Weblog entry #81 for dkg

Please use unambiguous tag names in your DVCS
Posted by dkg on Fri 6 May 2011 at 21:05
Tags: ,
One of the nice features of a distributed version control system (DVCS) like git is the ability to tag specific states of your project, and to cryptographically sign your tags.

Many projects use simple tag names with the version string like "0.35". This is a plea to ensure that the tags you make explicitly reference the project you're working on. For example, if you are releasing version 0.35 of project Foo, please make your tag "foo_0.35" for security and for future disambiguation.

There is more than one reason to care about unambiguous tags. I'll give two reasons below, but they come from the same fundamental observation: All git repositories are, in some sense, the same git repository; some just store different commits than others.

it's entirely possible to merge two disjoint git repositories, and to have two unassociated threads of development in the same repo. you can also merge threads of developement later if the projects converge.

Avoid tag replay attacks
Let's assume Alice works on two projects, Foo and Bar.
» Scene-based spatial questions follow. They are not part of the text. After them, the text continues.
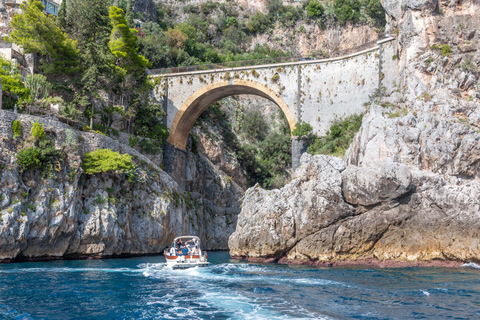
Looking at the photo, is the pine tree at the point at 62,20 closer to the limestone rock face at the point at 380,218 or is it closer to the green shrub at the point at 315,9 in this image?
the limestone rock face at the point at 380,218

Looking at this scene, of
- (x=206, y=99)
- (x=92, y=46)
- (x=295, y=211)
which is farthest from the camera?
(x=206, y=99)

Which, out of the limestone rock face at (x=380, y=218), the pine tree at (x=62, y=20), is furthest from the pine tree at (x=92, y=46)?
the limestone rock face at (x=380, y=218)

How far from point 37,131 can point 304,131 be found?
18.2m

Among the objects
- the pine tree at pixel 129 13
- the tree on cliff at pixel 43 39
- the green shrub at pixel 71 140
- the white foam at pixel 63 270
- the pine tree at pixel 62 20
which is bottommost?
the white foam at pixel 63 270

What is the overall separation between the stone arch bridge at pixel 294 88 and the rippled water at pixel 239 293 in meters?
15.1

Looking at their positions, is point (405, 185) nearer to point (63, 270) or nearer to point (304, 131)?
point (304, 131)

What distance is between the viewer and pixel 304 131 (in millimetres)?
32094

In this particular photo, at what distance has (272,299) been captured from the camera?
13.1 meters

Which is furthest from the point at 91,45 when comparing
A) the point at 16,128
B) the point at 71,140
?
the point at 16,128

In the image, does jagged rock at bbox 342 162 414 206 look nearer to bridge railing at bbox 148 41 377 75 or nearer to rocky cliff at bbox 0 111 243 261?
bridge railing at bbox 148 41 377 75

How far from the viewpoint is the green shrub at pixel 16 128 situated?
23438 millimetres

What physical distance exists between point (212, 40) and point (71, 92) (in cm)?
3305

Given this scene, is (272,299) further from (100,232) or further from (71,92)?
(71,92)

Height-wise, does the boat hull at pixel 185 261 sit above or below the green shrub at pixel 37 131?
below
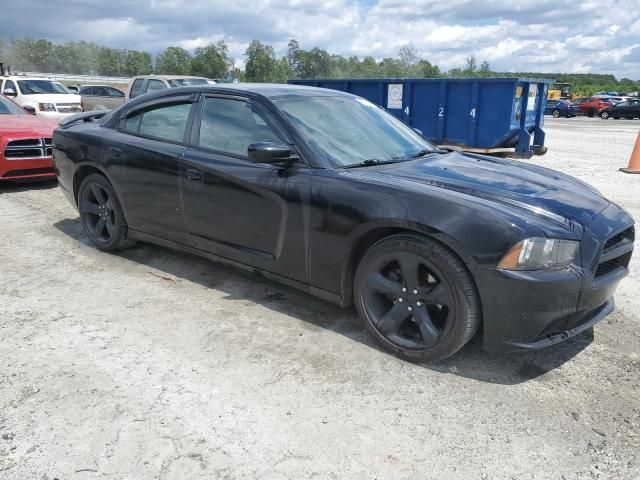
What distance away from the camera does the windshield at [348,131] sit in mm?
3658

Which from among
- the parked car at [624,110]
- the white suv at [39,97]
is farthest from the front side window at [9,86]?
Result: the parked car at [624,110]

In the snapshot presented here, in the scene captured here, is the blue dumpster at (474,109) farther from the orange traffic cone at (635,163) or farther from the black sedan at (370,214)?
the black sedan at (370,214)

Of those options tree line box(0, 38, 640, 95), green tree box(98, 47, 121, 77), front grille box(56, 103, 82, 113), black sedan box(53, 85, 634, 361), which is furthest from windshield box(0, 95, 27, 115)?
green tree box(98, 47, 121, 77)

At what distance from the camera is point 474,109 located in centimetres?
1275

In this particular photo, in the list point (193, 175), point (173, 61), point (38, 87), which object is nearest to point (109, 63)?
point (173, 61)

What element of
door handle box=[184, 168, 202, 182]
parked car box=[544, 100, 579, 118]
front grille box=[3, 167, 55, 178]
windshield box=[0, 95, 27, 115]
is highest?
windshield box=[0, 95, 27, 115]

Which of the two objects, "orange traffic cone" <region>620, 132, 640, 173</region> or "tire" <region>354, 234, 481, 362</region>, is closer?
"tire" <region>354, 234, 481, 362</region>

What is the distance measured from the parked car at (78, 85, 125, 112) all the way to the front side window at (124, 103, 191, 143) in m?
16.9

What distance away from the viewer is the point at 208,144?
408cm

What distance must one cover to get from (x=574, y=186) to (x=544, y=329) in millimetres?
1272

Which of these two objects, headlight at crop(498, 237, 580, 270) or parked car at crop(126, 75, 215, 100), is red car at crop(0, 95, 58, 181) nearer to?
parked car at crop(126, 75, 215, 100)

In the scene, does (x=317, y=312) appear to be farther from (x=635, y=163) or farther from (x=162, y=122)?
(x=635, y=163)

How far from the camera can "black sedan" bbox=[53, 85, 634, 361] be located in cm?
283

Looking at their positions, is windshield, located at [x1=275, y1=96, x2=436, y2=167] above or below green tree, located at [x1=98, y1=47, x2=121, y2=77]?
below
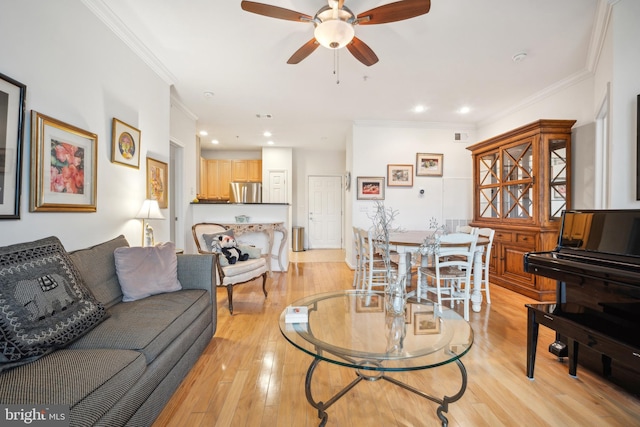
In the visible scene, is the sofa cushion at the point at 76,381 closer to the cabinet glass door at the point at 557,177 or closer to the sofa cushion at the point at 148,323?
the sofa cushion at the point at 148,323

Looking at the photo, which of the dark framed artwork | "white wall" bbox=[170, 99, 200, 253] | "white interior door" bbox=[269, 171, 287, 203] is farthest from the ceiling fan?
"white interior door" bbox=[269, 171, 287, 203]

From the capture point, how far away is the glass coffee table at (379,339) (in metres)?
1.20

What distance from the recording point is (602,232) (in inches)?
69.1

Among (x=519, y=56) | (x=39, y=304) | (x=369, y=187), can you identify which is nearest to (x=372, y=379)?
(x=39, y=304)

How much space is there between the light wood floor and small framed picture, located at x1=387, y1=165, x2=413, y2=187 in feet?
9.79

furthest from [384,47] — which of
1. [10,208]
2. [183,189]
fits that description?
[183,189]

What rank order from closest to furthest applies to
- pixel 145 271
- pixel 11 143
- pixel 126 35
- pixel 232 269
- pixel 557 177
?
pixel 11 143 < pixel 145 271 < pixel 126 35 < pixel 232 269 < pixel 557 177

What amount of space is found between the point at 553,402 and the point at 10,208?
10.7 ft

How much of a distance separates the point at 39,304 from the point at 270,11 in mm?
2043

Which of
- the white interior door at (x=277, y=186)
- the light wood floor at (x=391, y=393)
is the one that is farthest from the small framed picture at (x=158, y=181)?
the white interior door at (x=277, y=186)

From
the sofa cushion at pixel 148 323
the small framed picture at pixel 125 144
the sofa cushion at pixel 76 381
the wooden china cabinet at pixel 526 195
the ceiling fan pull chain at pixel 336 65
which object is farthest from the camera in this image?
the wooden china cabinet at pixel 526 195

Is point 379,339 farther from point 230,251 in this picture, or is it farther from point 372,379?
point 230,251

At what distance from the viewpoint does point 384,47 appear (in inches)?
105

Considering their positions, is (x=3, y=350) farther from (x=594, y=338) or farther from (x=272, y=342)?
(x=594, y=338)
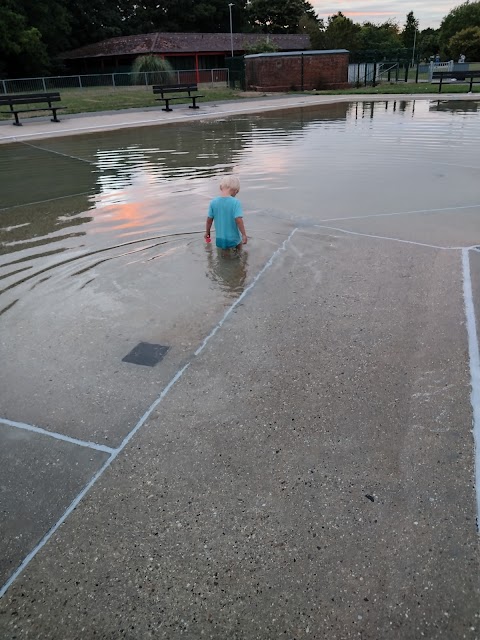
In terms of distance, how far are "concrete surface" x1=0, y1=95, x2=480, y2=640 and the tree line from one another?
37.6 meters

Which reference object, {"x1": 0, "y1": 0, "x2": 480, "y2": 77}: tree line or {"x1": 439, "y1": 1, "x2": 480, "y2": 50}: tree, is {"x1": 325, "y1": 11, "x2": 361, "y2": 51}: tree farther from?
{"x1": 439, "y1": 1, "x2": 480, "y2": 50}: tree

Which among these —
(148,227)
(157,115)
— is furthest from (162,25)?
(148,227)

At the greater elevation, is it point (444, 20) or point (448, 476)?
point (444, 20)

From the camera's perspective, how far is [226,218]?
597 cm

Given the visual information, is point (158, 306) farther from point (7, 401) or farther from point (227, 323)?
point (7, 401)

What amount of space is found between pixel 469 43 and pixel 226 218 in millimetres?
69814

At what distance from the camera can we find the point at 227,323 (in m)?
4.66

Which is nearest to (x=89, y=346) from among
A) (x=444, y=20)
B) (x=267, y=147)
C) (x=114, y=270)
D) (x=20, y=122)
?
(x=114, y=270)

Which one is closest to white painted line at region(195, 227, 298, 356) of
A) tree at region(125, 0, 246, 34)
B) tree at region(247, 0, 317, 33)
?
tree at region(125, 0, 246, 34)

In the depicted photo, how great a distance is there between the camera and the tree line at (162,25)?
47.7 metres

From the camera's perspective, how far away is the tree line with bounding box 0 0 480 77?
156 feet

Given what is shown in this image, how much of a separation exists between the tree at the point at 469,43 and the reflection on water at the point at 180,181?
176 feet

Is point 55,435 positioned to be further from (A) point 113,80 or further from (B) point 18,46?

She wraps up work on a new version of Foo, and creates and signs a simple tag "0.32". She publishes this tag to the Foo project's public git repo.

Bob is trying to attack the Bar project, which is currently at version 0.31. Bob can actually merge Alice's work on Foo into the Bar repository, including Alice's new tag.

Now looks like there is a tag for version 0.32 of project Bar, and it has been cryptographically-signed by Alice, a known active developer!

If she had named her tag "foo_0.32" (and if all Bar tags were of the form "bar_X.XX"), it would be clear that this tag did not belong to the Bar project.

Be able to merge projects and keep full history
Consider two related projects with separate development histories that later decide to merge (e.g. a library and its most important downstream application). If they merge their git repos, but both projects have a tag "0.1", then one tag must be removed to make room for the other.

If all tags were unambiguously named, the two repos could be merged cleanly without discarding or rewriting history.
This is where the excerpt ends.